### Getoonde tekst
Maar hoe rijm je die verdiensten met geluk? En over welk geluk gaat het? Op het eerste gezicht over ­privaat geluk – een mens mag doen wat hij nodig acht om zich goed te voelen.

Dat is echter niet waar die nieuwe fundering van het politieke op slaat. In Action and the ‘pursuit of happiness’ legt Hannah Arendt uit dat ­geluk naar ‘public happiness’ verwijst. Voor privaat geluk hoef je de monarchie niet af te schaffen, want ­volgens de geijkte formules bekommert die zich om het welzijn en ­geluk van haar onderdanen. Wat ontbreekt, is geluk in de publieke zaak. Dat is wat Arendt ‘actie’ noemt: samen handelen en debat­teren. In de 18de eeuw leefden Franse moralisten onder een absolute monarch. Ze vermeden een publieke rol, omdat ze de ambities, intriges en roddels aan het hof niet konden verdragen. Ze zonderden zich liever af in de bibliotheek van hun landgoed om te denken, te schrijven, te dromen. Daar ligt de bron van ­Montaignes wijsheid, van Blaise Pascals oeuvre en zelfs van de ­inzichten van Montesquieu, aldus Arendt. Amerikaanse denkers hebben in diezelfde 18de eeuw een ­andere ervaring. Zij proefden wat ‘actie’ betekent: samen de wereld vorm geven in een vrije, seculiere ruimte. Die ervaring noemt Arendt een belangrijke kantelpunt van de moderniteit.
######
### Gegeven rijen
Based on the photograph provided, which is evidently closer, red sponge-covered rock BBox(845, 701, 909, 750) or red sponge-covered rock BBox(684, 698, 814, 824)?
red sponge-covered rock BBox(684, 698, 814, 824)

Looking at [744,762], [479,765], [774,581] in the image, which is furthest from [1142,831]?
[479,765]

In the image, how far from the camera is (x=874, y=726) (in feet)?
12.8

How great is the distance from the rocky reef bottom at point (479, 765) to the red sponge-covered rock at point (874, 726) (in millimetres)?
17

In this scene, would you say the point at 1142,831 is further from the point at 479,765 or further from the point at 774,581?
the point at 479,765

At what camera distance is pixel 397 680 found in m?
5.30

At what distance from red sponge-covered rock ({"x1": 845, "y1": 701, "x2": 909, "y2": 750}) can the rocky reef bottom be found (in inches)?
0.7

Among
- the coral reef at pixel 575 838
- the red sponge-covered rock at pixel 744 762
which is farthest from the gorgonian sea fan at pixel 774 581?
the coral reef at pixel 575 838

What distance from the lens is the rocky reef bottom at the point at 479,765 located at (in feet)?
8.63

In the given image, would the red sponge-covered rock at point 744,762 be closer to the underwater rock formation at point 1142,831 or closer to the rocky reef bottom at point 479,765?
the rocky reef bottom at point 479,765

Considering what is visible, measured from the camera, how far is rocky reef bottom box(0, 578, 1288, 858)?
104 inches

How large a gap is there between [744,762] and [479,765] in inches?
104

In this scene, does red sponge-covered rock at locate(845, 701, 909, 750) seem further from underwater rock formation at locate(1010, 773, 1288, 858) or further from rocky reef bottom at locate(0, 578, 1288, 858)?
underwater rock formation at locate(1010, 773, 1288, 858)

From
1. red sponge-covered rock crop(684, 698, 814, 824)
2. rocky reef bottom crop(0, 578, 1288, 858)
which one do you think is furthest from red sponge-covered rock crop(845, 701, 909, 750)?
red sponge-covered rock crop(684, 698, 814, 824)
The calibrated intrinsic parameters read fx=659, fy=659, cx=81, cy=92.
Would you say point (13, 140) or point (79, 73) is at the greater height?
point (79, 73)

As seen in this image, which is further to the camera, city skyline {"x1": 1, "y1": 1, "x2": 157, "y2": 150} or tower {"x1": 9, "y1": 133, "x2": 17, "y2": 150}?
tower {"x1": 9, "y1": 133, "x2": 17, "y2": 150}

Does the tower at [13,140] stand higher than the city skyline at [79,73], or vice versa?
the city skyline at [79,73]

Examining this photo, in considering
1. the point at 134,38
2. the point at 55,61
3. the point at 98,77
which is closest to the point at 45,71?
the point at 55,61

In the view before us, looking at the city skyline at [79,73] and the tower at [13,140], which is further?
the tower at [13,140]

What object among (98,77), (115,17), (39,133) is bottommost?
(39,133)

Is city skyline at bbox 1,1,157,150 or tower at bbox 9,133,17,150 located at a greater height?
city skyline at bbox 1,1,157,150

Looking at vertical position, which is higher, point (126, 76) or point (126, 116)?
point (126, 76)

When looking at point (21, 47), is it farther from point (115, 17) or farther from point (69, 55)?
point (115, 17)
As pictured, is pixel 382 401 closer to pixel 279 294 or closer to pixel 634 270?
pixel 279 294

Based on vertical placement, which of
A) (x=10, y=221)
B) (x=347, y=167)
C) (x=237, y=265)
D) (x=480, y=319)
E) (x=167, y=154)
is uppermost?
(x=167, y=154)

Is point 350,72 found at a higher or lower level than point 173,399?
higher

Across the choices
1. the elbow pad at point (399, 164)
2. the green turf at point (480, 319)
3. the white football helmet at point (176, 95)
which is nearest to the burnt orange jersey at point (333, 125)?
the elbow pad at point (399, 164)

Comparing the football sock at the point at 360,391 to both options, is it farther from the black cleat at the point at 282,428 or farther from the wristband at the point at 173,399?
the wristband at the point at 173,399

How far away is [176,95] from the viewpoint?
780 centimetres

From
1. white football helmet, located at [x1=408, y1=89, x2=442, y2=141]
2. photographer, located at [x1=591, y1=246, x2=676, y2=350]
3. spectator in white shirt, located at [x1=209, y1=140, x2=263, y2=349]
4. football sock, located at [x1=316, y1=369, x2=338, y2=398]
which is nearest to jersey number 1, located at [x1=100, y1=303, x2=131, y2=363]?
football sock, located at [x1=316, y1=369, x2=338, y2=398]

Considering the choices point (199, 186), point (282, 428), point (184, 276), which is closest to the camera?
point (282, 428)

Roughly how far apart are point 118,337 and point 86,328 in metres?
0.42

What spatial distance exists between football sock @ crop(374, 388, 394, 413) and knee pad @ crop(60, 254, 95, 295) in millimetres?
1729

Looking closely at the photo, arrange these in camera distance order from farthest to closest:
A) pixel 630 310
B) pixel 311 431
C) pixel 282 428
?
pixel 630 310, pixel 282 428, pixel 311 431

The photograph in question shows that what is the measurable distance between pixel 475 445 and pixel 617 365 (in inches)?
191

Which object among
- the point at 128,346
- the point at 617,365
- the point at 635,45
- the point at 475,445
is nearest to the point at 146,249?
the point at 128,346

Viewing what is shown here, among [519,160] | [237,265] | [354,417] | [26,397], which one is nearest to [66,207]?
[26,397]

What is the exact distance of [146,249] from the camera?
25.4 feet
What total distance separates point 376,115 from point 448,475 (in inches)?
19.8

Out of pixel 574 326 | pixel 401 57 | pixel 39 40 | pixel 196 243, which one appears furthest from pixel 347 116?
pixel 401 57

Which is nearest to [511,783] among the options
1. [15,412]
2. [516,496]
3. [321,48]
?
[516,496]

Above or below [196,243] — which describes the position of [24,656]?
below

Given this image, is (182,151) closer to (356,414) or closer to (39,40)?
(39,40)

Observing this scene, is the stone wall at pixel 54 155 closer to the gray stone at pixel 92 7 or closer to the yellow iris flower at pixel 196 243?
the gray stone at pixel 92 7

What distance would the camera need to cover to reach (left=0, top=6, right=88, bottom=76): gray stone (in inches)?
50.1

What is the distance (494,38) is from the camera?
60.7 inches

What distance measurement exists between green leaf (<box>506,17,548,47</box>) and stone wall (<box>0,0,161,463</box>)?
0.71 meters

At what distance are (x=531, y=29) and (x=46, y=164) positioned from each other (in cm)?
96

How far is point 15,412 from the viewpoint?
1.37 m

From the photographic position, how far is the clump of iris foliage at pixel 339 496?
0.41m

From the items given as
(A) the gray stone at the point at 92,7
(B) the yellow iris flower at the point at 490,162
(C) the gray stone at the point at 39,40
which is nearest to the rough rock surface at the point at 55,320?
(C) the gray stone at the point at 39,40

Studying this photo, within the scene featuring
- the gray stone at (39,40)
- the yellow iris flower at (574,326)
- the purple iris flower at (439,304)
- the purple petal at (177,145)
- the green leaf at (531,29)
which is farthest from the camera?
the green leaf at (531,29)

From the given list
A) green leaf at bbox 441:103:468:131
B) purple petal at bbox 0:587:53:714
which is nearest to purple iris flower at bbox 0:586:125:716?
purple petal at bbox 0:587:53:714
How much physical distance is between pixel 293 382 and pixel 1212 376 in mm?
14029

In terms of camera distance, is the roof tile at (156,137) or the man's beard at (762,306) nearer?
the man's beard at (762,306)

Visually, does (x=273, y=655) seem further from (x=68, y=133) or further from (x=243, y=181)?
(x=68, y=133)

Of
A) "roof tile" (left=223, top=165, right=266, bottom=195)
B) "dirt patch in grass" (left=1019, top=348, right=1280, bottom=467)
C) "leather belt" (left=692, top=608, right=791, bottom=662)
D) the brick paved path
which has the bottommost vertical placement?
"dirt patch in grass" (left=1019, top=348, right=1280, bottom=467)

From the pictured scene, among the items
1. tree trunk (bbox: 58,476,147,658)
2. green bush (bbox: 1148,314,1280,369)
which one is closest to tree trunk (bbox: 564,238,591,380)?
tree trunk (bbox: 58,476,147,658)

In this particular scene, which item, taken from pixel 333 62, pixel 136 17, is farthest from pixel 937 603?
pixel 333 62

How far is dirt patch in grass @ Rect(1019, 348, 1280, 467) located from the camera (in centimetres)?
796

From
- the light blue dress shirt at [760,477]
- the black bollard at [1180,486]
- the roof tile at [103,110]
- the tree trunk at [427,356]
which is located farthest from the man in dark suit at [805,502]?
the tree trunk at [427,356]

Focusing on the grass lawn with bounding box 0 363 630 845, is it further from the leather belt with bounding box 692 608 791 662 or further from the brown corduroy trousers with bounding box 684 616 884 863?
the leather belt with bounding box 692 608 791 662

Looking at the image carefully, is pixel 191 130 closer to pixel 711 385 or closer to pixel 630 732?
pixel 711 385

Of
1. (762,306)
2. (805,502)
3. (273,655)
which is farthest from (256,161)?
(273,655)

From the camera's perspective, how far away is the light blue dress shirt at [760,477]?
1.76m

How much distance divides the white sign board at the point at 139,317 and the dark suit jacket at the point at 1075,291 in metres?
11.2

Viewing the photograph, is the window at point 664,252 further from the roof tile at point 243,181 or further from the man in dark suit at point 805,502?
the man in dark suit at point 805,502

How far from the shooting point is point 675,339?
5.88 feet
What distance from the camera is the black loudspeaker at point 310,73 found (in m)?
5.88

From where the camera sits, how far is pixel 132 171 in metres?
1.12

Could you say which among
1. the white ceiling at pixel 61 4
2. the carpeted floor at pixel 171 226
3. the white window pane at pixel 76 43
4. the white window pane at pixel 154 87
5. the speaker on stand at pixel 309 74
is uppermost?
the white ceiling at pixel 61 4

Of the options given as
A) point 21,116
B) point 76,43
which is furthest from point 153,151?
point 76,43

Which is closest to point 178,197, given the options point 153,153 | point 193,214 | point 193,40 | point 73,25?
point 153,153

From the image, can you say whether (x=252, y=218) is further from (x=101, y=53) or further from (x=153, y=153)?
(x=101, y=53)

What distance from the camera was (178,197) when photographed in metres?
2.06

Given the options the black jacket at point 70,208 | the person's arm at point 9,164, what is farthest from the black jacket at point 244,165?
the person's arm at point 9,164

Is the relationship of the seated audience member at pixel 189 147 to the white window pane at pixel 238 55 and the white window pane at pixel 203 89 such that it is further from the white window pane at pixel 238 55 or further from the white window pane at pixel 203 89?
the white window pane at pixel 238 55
######
§ Uit te voeren:
• 1. Klopt elke bewering met de tekst over publiek geluk? Geef per bewering ja of nee met de beslissende woorden letterlijk uit de tekst.
(a) De Franse moralisten namen graag een publieke rol op zich.
(b) Amerikaanse denkers ervoeren in de 18de eeuw wat ‘actie’ betekent.
(c) Voor privaat geluk moet je de monarchie afschaffen.
• 2. Vertaal deze zin uit de tekst over publiek geluk in het Engels: "Ze zonderden zich liever af in de bibliotheek van hun landgoed om te denken, te schrijven, te dromen."
• 3. Geef een vervolg op de tekst over publiek geluk, te beginnen na de laatste zin.

§ Antwoorden:
• 1.
(a) Nee: "Ze vermeden een publieke rol"
(b) Ja: "Zij proefden wat ‘actie’ betekent"
(c) Nee: "Voor privaat geluk hoef je de monarchie niet af te schaffen"

• 2. They preferred to withdraw into the library of their estate to think, to write, to dream.

• 3.
De vrije, publieke ruimte vraagt publieke deugden; de erkenning dat sommige houdingen actie ten goede komen, en andere niet. En er zijn burgers die excelleren – zij krijgen publieke erkenning. In Men in dark times vermeldt Arendt drie criteria: grootsheid, waardigheid en humanitas. Grootsheid slaat op de moed om iets te verwezenlijken wat voorbij de waan van de dag gaat en volgende generaties vooruithelpt. Waardigheid veronderstelt zelfrespect, respect voor de functie en ­onder elke omstandigheid respect voor andere mensen. En humanitas vraagt verantwoordelijkheid en aandacht voor medemensen in brede zin: de deugdzame burger zet zich niet in voor zichzelf, de eigen familie of kring. Hij probeert zijn publieke imago ook niet te controleren; hij is geen maker van zichzelf in de ­publieke ruimte. Arendt onderscheidt de makende mens ‘homo faber’ van de mens als ‘zoön politikon’, als iemand die met anderen de wereld vormgeeft door het nieuwe en het onverwachte te beginnen.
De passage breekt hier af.